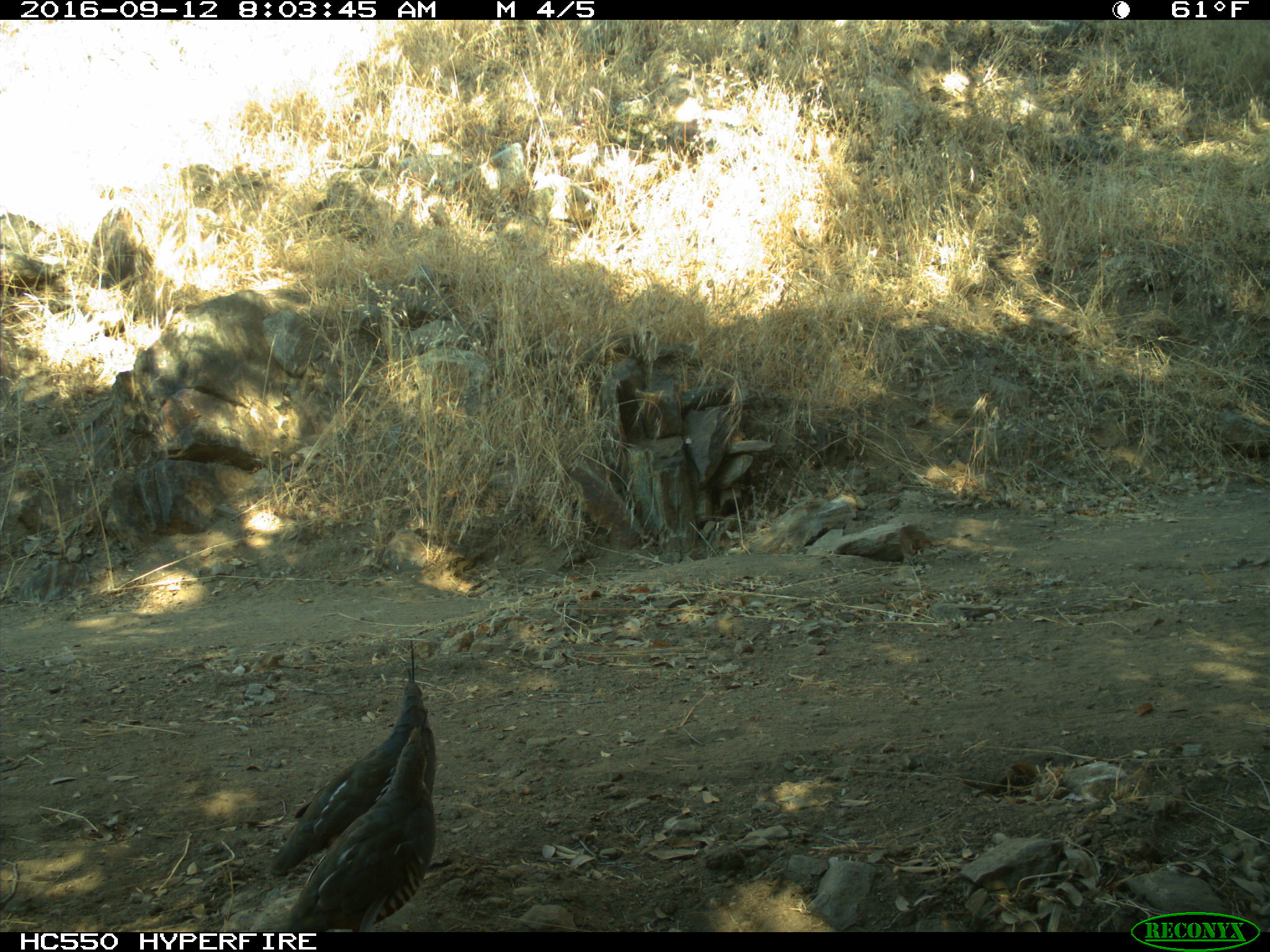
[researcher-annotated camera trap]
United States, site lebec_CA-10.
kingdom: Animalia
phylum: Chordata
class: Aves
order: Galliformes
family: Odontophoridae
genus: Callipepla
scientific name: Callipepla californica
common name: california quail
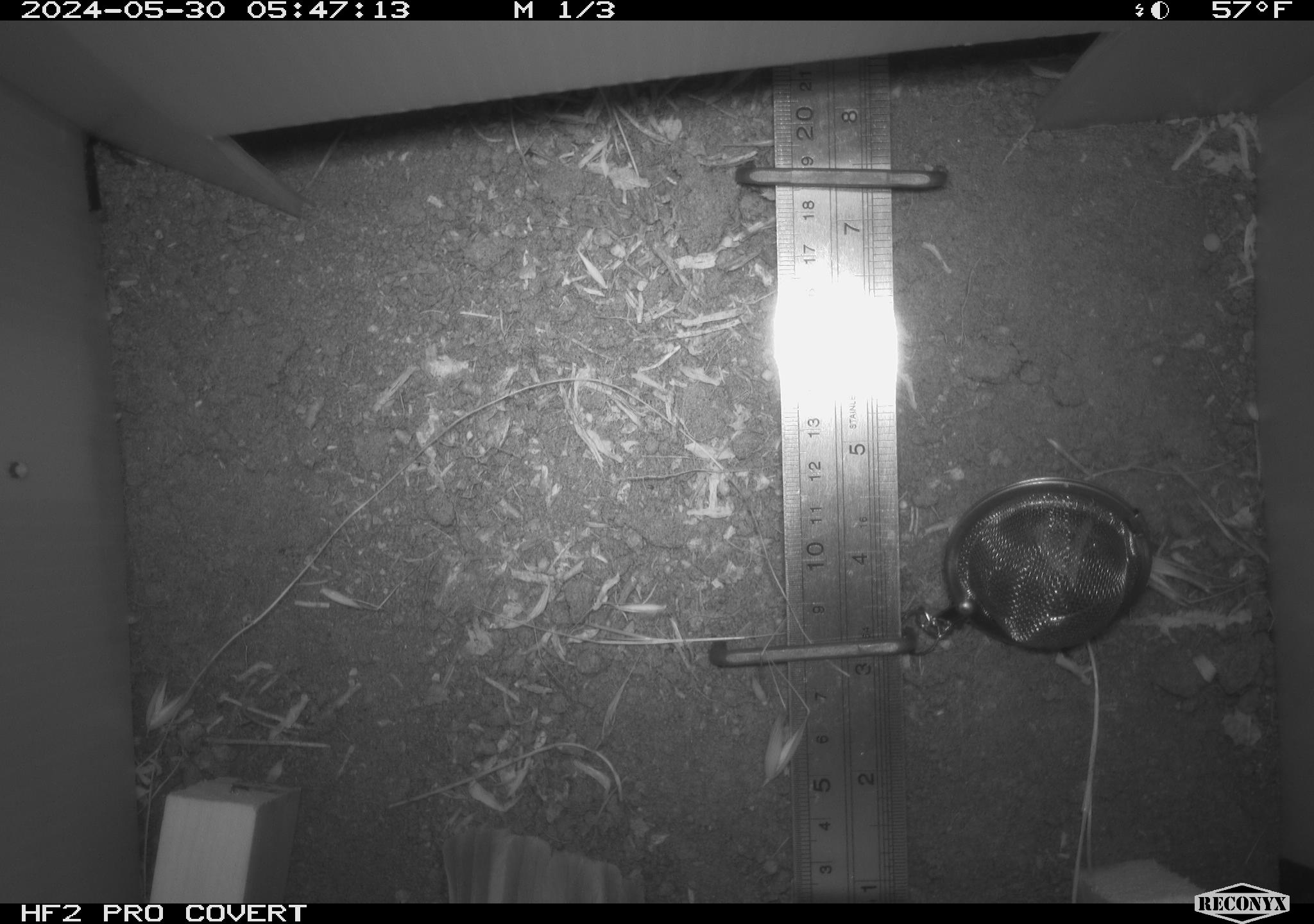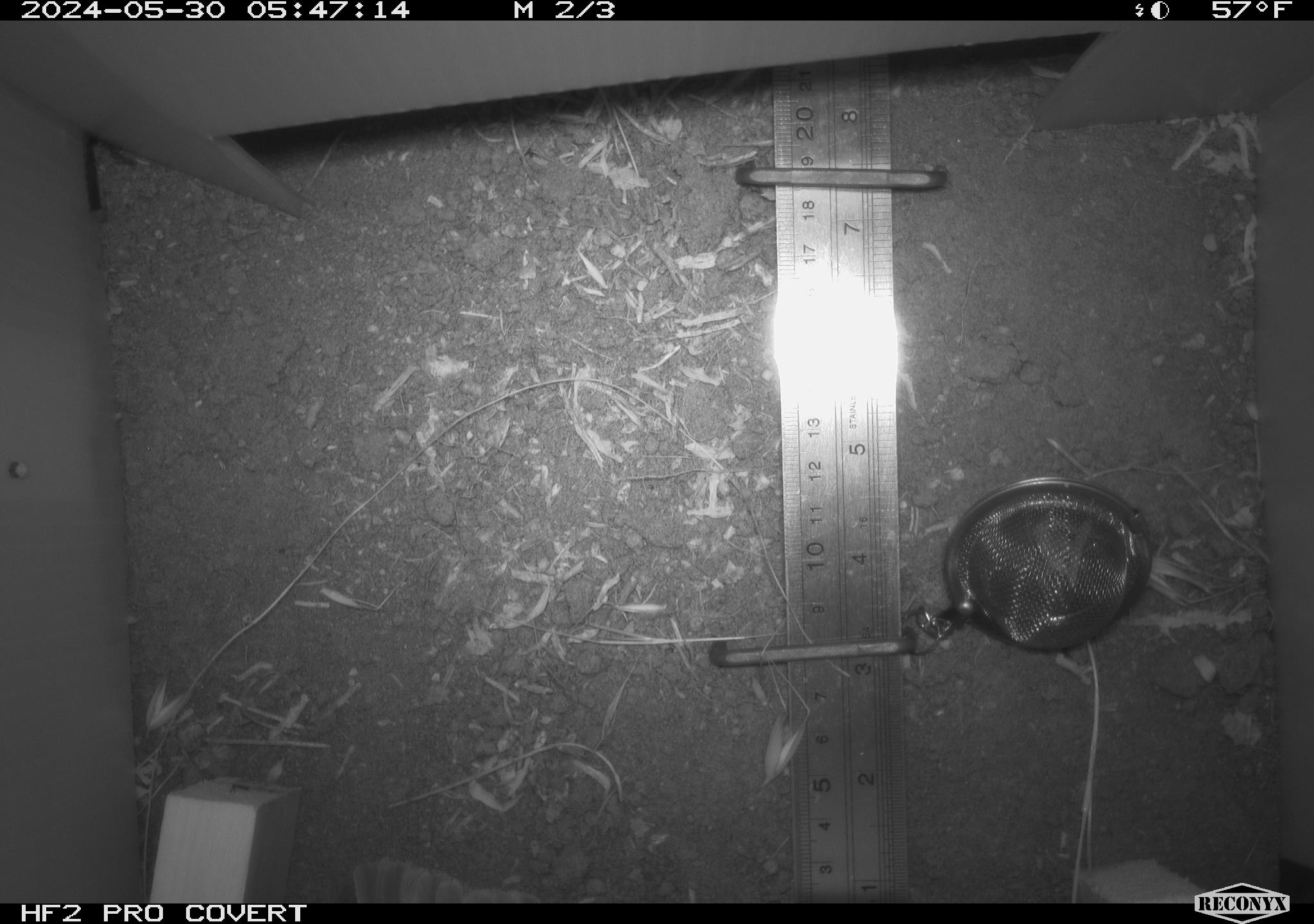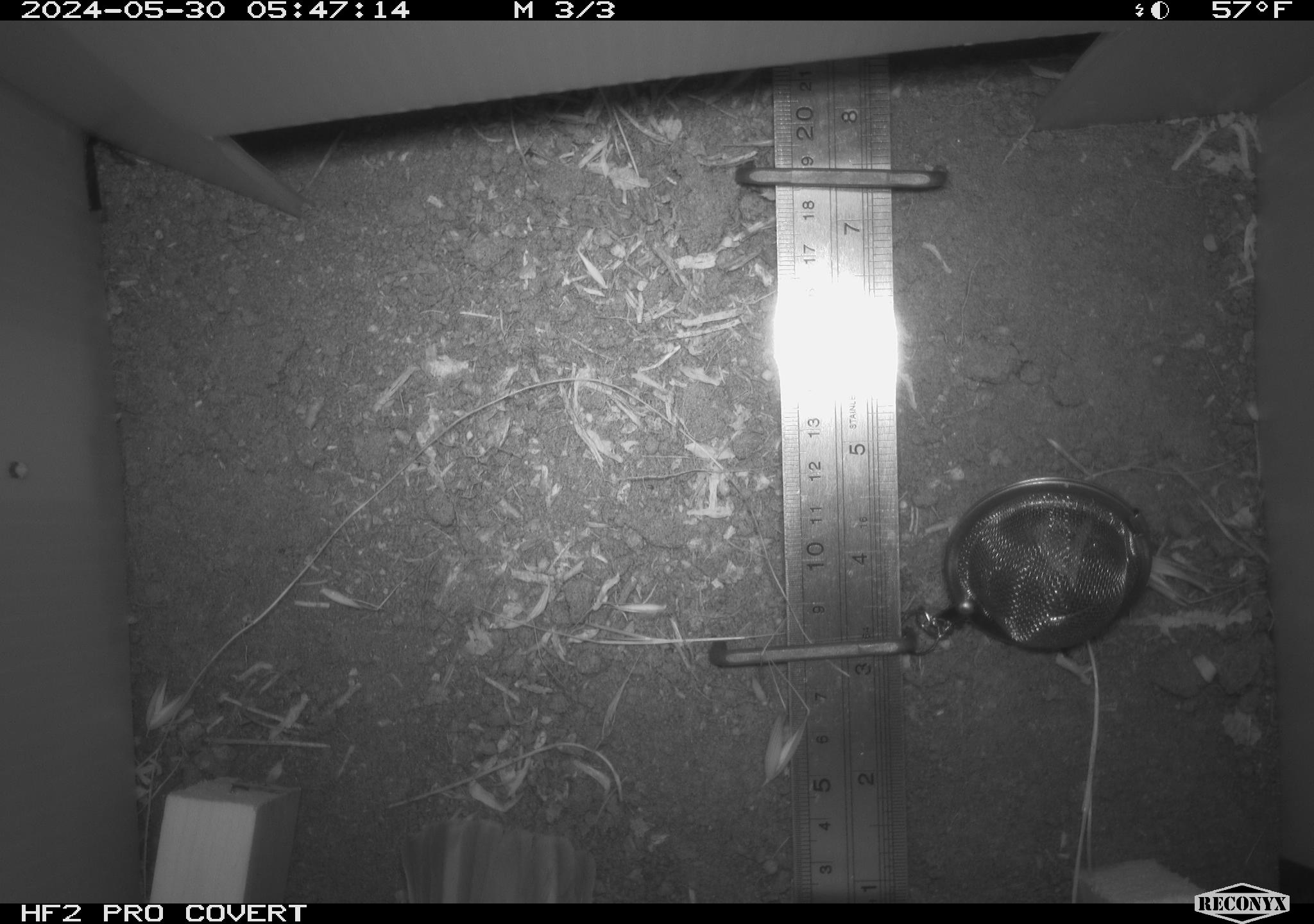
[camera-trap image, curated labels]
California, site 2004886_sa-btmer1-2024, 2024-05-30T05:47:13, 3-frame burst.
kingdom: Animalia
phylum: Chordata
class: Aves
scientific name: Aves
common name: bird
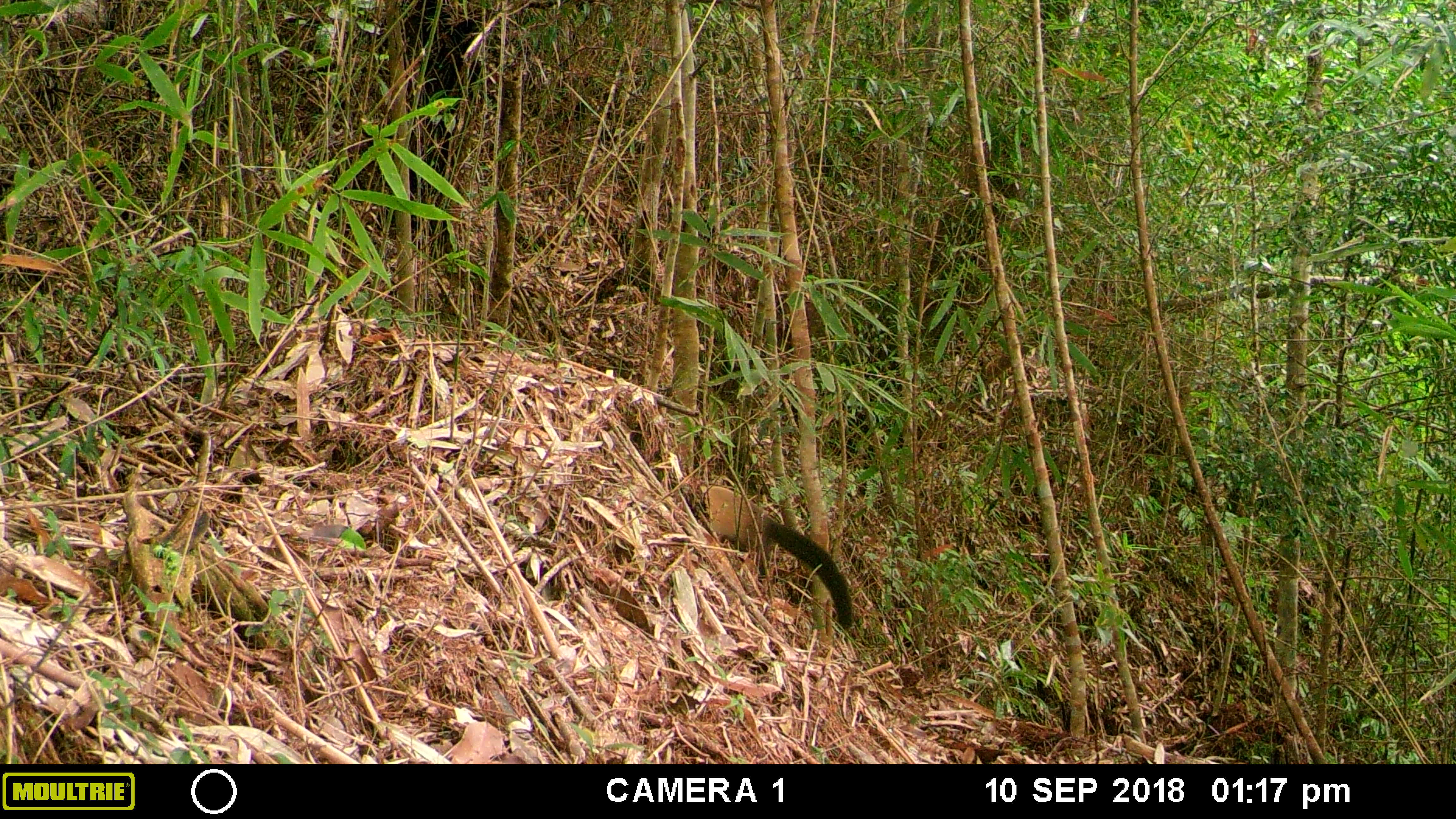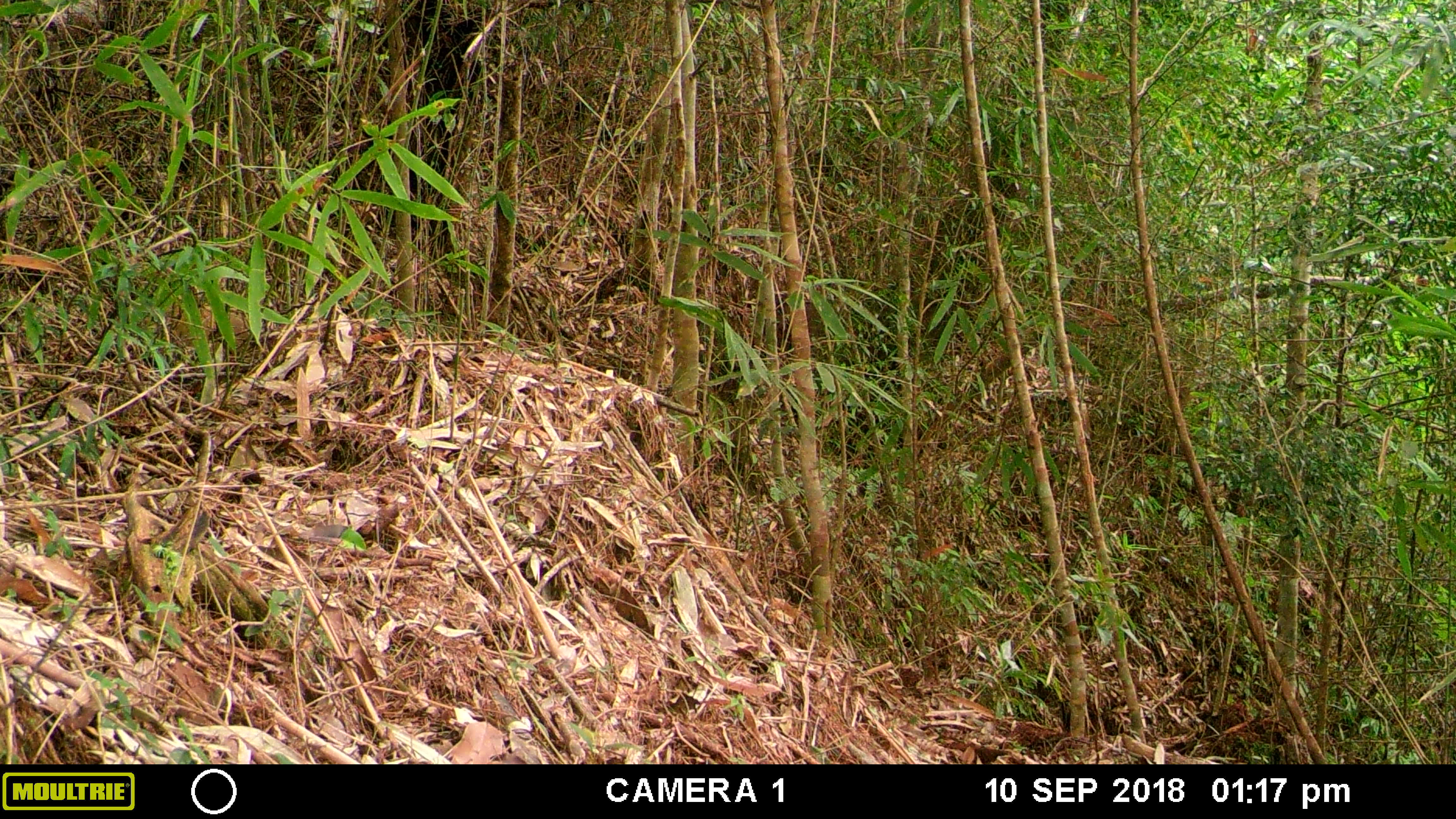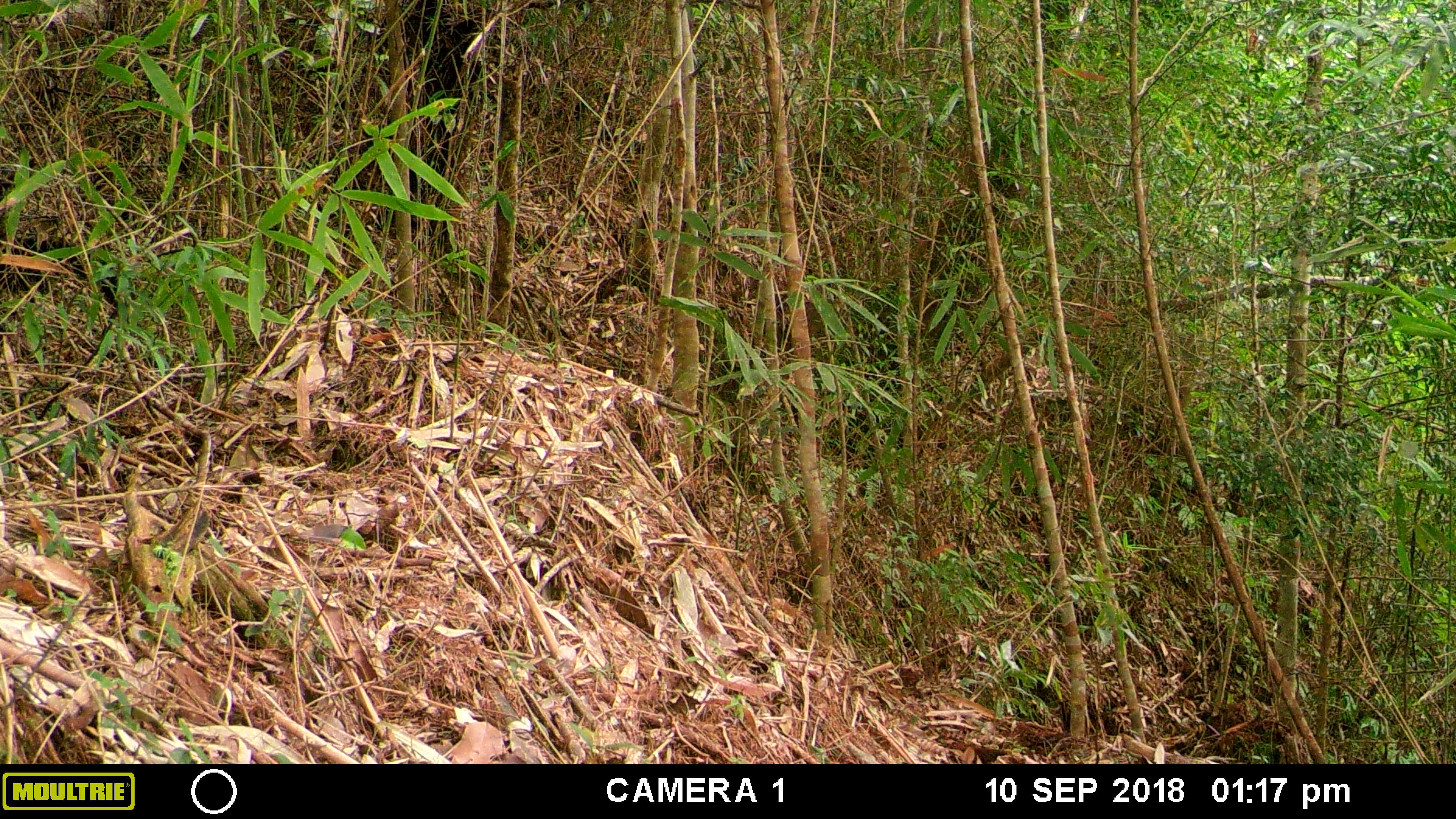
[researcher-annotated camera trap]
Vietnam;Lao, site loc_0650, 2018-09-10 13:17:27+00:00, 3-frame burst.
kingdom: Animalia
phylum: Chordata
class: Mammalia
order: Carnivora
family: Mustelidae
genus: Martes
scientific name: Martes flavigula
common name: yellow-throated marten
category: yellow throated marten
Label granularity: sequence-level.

········

■ Try it:
Find where the line with "genus: Callipepla" sits in the material above and where the line with "order: Carnivora" sits. Set down exactly the lines from the first to the second, both included and nothing else, without pictures.

■ Output for this exercise:
genus: Callipepla
scientific name: Callipepla californica
common name: california quail
[camera-trap image, curated labels]
California, site 2004886_sa-btmer1-2024, 2024-05-30T05:47:13, 3-frame burst.
kingdom: Animalia
phylum: Chordata
class: Aves
scientific name: Aves
common name: bird
[researcher-annotated camera trap]
Vietnam;Lao, site loc_0650, 2018-09-10 13:17:27+00:00, 3-frame burst.
kingdom: Animalia
phylum: Chordata
class: Mammalia
order: Carnivora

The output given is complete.